Assignment
Copy the data below exactly, but not the pictures it contains.

──────── Data records

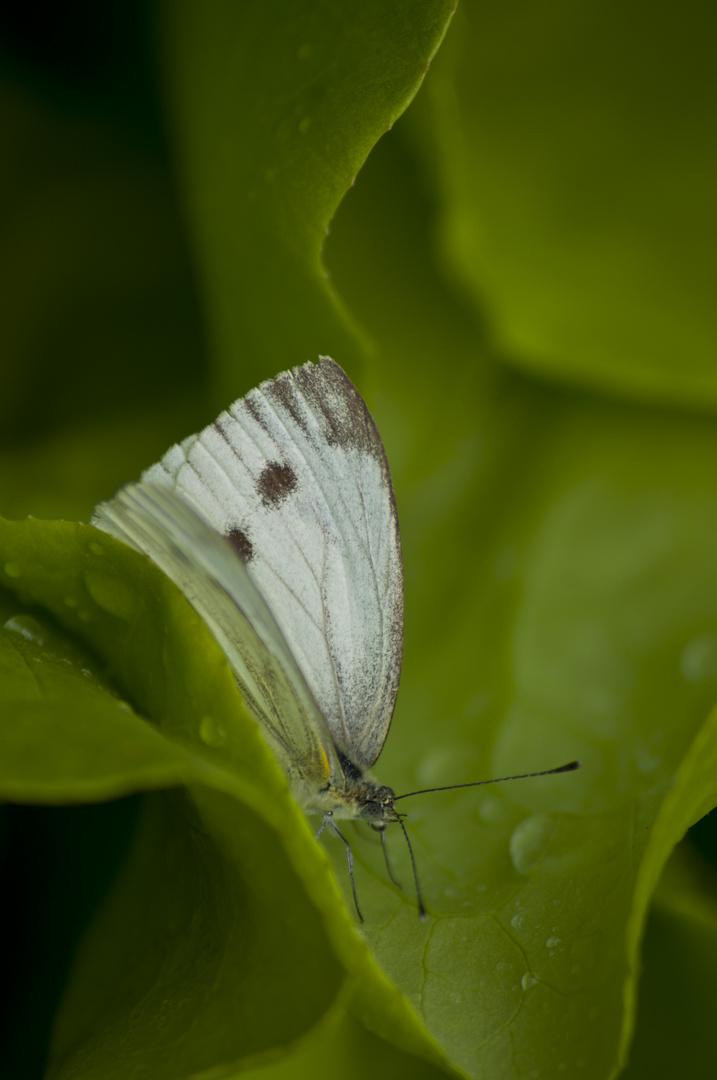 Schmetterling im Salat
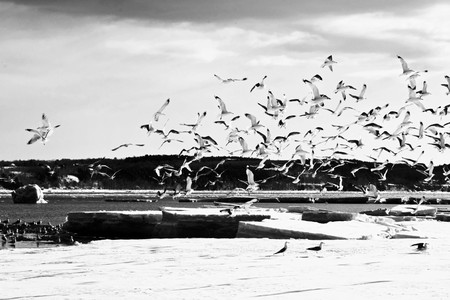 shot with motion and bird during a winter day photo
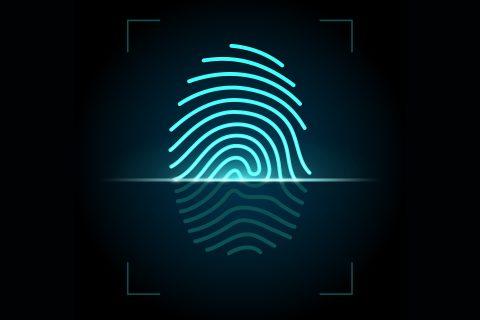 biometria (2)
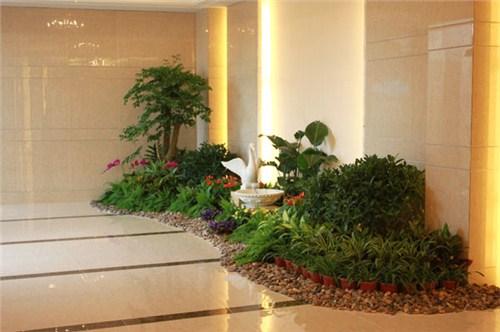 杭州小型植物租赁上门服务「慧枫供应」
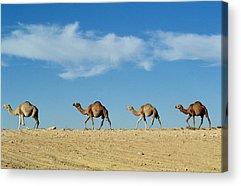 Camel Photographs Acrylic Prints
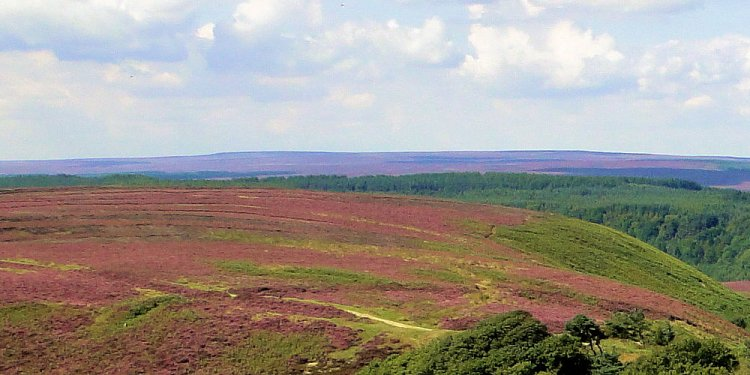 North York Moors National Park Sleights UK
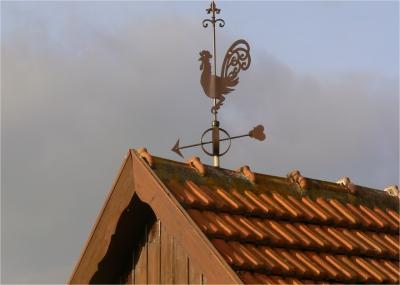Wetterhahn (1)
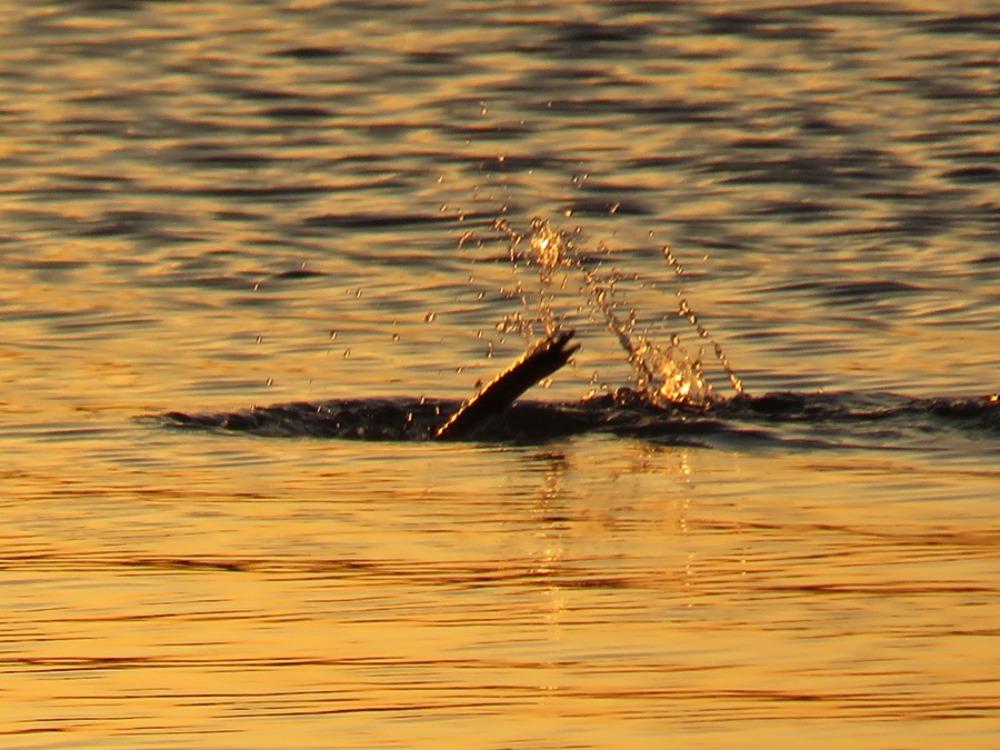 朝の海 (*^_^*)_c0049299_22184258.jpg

────────────────

Result for this exercise
 Schmetterling im Salat
 shot with motion and bird during a winter day photo
 biometria (2)
 杭州小型植物租赁上门服务「慧枫供应」
 Camel Photographs Acrylic Prints
 North York Moors National Park Sleights UK
Wetterhahn (1)
 朝の海 (*^_^*)_c0049299_22184258.jpg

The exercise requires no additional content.